[erlang-questions] Designing supervision trees

Tue May 4 14:27:14 CEST 2010

Hi Bernard,

On Mon, May 3, 2010 at 11:23 PM, Bernard Duggan <bernie@REDACTED> wrote:
> Hi list,
>    I'm in the process of going through the design of the supervision tree
> for our application and it's rapidly becoming obvious to me that I could be
> a lot clearer on how supervision trees are "meant" to be structured to make
> a system as fault-tolerant as possible.  Let me ask a couple of concrete
> questions and maybe it will help:
>
> * Is it kosher to have a supervised process (say a gen_server) start its own
> helper process(es) simply using spawn_link()?  It seems like it should be
> fine - any failure of either will propagate over the link, causing them both
> to be shut down and the supervisor will then restart the main one which in
> turn will restart the helper.  I say it "seems like it should be fine", but
> after reading all the supervisor and OTP docs I could lay my hands on I'm
> not really sure if there isn't some good reason to avoid this arrangement.

I think you'll find different opinions here. I prefer to use
supervisors to start and manage processes. If a process needs to
"spawn" something, it might make sense to call add_child on an
appropriate supervisor. You can create a custom add_xxx_child function
on your supervisor module to act somewhat as a factory function.

This lets you fire-and-forget (in particular, using
simple_one_for_one, which can remove children when they terminate) and
avoids messing around with trap_exits in you gen_servers.
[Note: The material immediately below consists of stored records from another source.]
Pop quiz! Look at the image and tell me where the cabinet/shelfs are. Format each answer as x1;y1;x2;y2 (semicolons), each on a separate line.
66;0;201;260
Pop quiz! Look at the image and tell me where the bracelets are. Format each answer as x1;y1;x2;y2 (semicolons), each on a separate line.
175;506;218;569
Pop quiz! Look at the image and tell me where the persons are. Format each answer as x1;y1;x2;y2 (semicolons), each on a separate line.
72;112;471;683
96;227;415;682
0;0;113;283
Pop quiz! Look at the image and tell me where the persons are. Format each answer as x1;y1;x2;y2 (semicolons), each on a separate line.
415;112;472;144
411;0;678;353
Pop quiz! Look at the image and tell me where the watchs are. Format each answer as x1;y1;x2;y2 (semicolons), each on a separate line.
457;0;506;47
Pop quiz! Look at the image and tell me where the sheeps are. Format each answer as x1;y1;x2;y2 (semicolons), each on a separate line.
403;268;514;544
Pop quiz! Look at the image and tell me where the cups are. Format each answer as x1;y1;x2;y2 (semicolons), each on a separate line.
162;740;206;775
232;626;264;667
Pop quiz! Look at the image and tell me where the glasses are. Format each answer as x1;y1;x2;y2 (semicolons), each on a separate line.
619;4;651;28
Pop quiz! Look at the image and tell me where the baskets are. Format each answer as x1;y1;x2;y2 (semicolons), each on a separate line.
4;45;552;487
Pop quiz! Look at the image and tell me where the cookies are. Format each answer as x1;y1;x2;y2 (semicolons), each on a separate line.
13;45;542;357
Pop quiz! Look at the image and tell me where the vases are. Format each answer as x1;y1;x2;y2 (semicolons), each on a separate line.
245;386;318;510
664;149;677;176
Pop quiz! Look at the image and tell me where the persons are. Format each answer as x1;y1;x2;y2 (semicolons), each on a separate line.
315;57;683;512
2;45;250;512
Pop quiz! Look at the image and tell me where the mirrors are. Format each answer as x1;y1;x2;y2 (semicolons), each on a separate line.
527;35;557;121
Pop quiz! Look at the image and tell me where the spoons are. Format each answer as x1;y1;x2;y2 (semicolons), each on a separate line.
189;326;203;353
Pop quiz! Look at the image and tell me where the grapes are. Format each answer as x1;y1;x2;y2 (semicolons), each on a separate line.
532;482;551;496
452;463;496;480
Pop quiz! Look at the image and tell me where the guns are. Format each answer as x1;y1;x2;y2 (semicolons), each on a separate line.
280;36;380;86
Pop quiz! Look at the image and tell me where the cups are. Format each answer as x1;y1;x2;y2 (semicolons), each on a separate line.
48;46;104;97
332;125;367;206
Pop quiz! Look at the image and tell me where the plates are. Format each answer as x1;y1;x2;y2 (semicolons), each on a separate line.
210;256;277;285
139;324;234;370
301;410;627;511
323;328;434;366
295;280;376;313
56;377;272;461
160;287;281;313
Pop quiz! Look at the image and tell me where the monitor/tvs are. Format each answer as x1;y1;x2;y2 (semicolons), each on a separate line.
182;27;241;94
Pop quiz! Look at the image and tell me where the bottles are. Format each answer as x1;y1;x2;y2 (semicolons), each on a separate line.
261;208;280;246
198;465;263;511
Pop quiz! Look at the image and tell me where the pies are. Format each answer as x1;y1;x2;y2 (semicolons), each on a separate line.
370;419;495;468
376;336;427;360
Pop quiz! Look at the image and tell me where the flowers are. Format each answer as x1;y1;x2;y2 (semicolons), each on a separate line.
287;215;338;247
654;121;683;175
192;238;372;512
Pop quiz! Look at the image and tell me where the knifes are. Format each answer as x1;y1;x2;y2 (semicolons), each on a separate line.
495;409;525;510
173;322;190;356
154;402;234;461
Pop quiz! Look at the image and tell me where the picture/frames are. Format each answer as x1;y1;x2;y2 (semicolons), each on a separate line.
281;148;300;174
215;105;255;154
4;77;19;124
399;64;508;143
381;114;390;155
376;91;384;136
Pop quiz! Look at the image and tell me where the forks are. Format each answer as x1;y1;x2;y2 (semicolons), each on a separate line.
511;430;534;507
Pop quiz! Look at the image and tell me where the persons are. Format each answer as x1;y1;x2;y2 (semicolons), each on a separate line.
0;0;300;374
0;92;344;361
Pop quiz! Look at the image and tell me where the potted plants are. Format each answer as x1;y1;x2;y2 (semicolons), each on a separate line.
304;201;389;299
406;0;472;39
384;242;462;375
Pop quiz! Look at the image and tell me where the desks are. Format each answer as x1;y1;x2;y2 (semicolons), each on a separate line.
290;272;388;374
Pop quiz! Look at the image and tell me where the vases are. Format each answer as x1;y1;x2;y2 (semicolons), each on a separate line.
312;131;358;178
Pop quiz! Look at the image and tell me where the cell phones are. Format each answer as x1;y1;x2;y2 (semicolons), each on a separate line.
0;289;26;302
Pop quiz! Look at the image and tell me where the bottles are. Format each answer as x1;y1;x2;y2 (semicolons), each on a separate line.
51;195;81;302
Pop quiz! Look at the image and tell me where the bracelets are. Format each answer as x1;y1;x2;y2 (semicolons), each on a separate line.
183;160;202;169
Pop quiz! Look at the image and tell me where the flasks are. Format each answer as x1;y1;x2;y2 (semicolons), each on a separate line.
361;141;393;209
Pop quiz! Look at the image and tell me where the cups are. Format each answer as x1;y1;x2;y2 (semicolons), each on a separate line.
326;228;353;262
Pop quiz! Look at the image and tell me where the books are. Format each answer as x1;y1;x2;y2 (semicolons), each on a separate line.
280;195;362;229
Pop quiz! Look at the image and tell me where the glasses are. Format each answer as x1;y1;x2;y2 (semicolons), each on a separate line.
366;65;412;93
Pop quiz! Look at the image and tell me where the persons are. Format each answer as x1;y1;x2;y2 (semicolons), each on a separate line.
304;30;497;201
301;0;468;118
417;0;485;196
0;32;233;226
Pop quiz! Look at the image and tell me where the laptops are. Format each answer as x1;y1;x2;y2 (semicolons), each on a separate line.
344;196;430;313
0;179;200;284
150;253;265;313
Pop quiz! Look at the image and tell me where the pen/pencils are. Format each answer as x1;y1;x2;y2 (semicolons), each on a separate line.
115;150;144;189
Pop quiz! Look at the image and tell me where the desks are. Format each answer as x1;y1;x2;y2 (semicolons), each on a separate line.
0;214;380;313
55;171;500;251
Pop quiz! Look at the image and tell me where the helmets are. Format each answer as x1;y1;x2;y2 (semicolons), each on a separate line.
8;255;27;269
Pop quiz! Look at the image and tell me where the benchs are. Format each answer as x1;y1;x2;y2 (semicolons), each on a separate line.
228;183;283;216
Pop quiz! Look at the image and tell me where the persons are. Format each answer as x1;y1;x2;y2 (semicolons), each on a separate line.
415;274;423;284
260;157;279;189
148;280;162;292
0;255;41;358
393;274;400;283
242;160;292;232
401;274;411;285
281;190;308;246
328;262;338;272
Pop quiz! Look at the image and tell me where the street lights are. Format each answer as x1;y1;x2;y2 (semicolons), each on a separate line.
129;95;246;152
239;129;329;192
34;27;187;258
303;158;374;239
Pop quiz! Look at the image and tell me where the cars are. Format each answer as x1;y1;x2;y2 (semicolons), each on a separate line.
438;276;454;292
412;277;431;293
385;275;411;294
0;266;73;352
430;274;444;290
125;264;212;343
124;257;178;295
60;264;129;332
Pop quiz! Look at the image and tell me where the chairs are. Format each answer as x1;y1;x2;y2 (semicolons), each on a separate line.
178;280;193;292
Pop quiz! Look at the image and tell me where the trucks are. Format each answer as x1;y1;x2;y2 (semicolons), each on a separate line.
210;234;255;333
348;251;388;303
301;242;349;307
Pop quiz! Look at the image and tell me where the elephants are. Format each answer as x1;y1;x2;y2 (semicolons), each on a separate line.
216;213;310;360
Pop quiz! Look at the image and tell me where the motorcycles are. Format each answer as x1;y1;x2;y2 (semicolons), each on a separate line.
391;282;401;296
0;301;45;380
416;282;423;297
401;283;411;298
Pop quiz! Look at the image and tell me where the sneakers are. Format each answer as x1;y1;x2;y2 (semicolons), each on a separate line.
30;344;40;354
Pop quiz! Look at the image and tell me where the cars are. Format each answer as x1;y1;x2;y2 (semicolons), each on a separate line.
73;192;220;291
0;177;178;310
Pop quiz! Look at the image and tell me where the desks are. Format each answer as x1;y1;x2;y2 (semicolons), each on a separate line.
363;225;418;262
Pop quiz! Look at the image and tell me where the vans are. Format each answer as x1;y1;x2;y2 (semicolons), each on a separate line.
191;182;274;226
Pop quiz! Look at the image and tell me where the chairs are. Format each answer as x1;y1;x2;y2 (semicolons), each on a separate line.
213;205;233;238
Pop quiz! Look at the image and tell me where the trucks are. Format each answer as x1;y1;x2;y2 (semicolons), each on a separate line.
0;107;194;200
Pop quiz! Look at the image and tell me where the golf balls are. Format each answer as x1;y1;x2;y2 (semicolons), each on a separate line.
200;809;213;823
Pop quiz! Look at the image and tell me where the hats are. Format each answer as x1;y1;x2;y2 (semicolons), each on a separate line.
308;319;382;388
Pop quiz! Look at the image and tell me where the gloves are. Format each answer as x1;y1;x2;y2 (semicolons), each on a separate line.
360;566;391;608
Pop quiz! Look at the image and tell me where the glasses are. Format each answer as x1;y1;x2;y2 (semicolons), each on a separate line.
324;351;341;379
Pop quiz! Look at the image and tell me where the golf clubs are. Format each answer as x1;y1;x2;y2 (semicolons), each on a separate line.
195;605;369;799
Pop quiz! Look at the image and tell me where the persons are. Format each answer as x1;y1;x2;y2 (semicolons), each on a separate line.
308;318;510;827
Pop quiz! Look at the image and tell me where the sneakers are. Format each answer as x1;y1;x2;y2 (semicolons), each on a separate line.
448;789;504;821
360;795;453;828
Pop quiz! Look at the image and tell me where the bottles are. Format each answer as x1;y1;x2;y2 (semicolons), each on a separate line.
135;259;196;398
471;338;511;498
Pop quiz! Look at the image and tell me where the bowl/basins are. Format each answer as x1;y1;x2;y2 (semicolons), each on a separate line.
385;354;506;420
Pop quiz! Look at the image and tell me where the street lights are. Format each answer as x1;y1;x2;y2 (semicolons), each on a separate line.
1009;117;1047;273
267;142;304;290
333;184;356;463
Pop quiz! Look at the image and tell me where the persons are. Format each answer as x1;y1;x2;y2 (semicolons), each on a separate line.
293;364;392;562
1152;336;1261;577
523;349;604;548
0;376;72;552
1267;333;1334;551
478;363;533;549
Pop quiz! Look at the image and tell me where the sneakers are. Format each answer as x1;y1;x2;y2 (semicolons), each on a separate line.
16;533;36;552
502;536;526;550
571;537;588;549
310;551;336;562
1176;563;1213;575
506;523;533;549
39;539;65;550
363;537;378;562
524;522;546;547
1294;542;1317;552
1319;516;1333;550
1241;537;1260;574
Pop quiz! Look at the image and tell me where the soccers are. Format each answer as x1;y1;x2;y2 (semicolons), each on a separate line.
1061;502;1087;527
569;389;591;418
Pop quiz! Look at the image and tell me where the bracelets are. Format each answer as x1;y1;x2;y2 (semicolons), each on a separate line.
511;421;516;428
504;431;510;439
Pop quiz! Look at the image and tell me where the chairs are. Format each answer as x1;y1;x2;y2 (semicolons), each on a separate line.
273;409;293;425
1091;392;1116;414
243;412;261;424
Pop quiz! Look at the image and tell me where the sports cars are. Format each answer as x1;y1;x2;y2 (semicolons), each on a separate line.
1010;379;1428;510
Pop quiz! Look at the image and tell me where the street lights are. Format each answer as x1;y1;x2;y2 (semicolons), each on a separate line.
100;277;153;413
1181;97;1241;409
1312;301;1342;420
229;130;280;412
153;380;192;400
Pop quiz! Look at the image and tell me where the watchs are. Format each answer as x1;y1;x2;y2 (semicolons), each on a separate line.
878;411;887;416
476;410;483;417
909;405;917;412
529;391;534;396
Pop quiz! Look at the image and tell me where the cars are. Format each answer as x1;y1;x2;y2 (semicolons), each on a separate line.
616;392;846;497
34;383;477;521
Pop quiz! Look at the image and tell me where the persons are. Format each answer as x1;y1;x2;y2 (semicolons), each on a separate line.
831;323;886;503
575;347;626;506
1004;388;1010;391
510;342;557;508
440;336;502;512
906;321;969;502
> * Let's say I have two processes, A and B.  The state of B is dependent on
> the messages it has received from A.  The particular example I'm dealing
> with is a process (B) who is responsible for starting and stopping apps and
> another (A) which is responsible for synchronising data with a remote store.
>  The apps should be started when we are synced and stopped if we lose
> connection with the store.  I don't necessarily want to merge them in to one
> process because A needs to be relatively responsive to the remote store, but
> the process of starting/stopping apps can take some time.  There may be a
> much better way to arrange this, but I'm not exactly sure what it is...
> So we're up and running, remote store is synced, all the apps are running,
> and B crashes.  I'm trying to figure out the "right" way to manage recovery
> - possibilities I can think of:
> - Have A and B under a one-for-all supervisor so that we just nuke the
> broader state and start it all again (seems like we should be able to
> recover with less impact than this).

This would be my starting point. If you have efficiency concerns about
tearing everything down and rebuilding it, consider breaking what's
expensive *and* independent into a separate supervisory hierarchy --
or its own app.

> - Have B's state stored in an ETS table owned by its parent so that it can
> recover into it's previous state (that seems far too much like global data
> to me).

If it's costly to grab the external state and you need the process
state to recover, this would make sense, I think. Though dets or
mnesia might be a better option for recovery. This might be that
independent component that you move outside your A/B hierarchy that
would survive crashes in those processes.

> - Have B query A for the current state on startup - that would work, except
> that it leaves us with multiple communication methods between A and B, one
> where B asks for the state and one where A pushes state updates - that seems
> a little redundant (and like extra code to maintain which nobody wants).
> - Get rid of B entirely and perhaps have A spawn a temporary processes to do
> app start/stop when required - seems a little messy, and prone to race
> conditions if we do multiple start/stop operations in quick succession...

Yes, that's why the first option (total restart) makes more sense,
IMO. You don't need to get into the game of trying to restore your
state piecemeal. You just trash it all and start from scratch.

> Any thoughts (and pointers to docs that deal with this stuff) are
> appreciated.
>
> As always, thanks if you read this far :)
>
> Cheers,
>
> Bernard

Garrett